In the soon-to-be-released documentary The Corporation, a commodities trader named Carlton Brown stares into the camera and describes his first reaction upon hearing that two airplanes had crashed into the World Trade Center on Sept. 11, 2001.

"How much is gold up?" he wondered. "My God, gold must be exploding!" He explains that he and his clients went on to mint money as gold futures shot up and the buildings came down.

Craven attempts to capitalize on tragedy aside, corporations and those who operate them are destined to behave amorally because, well, that’s what they do, according to The Corporation, a film that won the World Cinema Documentary Audience award at Sundance and opens in New York on June 30. The filmmakers’ reasoning is simple: Corporations by their very nature are psychopathic.

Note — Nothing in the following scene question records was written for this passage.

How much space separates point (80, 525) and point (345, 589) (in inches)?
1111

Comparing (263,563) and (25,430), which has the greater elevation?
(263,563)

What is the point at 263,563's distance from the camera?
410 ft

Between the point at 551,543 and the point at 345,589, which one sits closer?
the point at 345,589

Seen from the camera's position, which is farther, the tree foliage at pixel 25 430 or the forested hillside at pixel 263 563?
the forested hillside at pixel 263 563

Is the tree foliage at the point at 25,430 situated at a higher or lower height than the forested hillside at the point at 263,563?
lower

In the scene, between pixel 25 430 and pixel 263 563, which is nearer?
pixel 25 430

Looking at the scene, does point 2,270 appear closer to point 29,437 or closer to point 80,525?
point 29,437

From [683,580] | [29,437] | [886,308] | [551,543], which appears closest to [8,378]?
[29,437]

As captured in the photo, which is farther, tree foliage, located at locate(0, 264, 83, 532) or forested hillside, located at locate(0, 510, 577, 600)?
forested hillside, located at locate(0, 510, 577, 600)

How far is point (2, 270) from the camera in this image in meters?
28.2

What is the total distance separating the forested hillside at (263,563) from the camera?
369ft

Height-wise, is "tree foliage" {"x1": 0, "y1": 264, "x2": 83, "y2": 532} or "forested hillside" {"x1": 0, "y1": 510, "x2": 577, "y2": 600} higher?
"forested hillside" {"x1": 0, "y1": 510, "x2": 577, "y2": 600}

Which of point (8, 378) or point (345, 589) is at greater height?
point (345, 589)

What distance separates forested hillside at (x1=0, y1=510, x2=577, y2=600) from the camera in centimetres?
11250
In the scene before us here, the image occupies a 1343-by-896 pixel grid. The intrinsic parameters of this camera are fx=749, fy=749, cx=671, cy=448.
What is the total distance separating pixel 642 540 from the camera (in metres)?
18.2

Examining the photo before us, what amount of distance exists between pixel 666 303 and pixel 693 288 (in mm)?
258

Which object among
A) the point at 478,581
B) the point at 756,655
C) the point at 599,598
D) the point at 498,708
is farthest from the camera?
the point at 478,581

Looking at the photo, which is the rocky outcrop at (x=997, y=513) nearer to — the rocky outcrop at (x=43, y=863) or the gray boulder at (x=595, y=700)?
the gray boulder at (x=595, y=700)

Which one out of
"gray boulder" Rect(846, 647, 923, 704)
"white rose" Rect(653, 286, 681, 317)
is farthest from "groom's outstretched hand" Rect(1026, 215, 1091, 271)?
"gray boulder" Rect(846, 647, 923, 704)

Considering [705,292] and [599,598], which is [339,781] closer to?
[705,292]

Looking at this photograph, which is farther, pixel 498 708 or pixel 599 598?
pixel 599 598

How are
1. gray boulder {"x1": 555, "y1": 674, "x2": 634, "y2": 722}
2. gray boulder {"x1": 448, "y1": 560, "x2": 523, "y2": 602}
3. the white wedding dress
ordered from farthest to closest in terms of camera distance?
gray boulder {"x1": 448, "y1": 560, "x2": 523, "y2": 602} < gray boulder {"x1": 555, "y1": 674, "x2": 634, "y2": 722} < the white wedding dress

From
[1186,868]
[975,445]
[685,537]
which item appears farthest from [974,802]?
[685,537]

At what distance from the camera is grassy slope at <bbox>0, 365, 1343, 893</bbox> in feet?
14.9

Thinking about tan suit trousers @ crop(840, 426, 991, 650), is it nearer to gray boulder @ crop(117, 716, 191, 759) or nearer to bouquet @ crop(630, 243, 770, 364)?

"Both my parents are psychologists and I did my first degree in psychology, and in Psych 101 you learn that a psychopath is a person who is pathologically unable to care about another person," said Joel Bakan, a 44-year-old law professor at the University of British Columbia and one of the film’s co-creators. "In law school, the first thing you learn about the corporation is that it always has to act in its own self-interest. So if that person was a human, it would be a psychopath."

Mr. Bakan wrote a book about it, exploring the corporation’s 150-year history and its legal status as a person with a mandate to pursue only its own economic self-interest. The film was made concurrently, co-directed by 48-year-old Mark Achbar, who in 1992 made cult-documentary Manufacturing Consent: Noam Chomsky and the Media, and 39-year-old Jennifer Abbott. After premiering at the Toronto Film Festival last year, the film was scooped up by Zeitgeist Films for U.S. distribution. But the process leading up to that triumphant moment took nearly seven years. In the course of the production, the filmmakers interviewed economists and academics, philosophers and C.E.O.’s, investigating what a modern corporation is and what it means, and whether any of it is a good thing.

"We wanted to alienate people from the normalcy of corporate culture and to try to encourage a kind of critical distance, so that people can see the corporate waters we’re all swimming in," said Mr. Achbar, without flinching. "Because we’re lost in it. And there are aspects of that world that are highly problematic, and we take them for granted and accept them. And we shouldn’t. We should question them."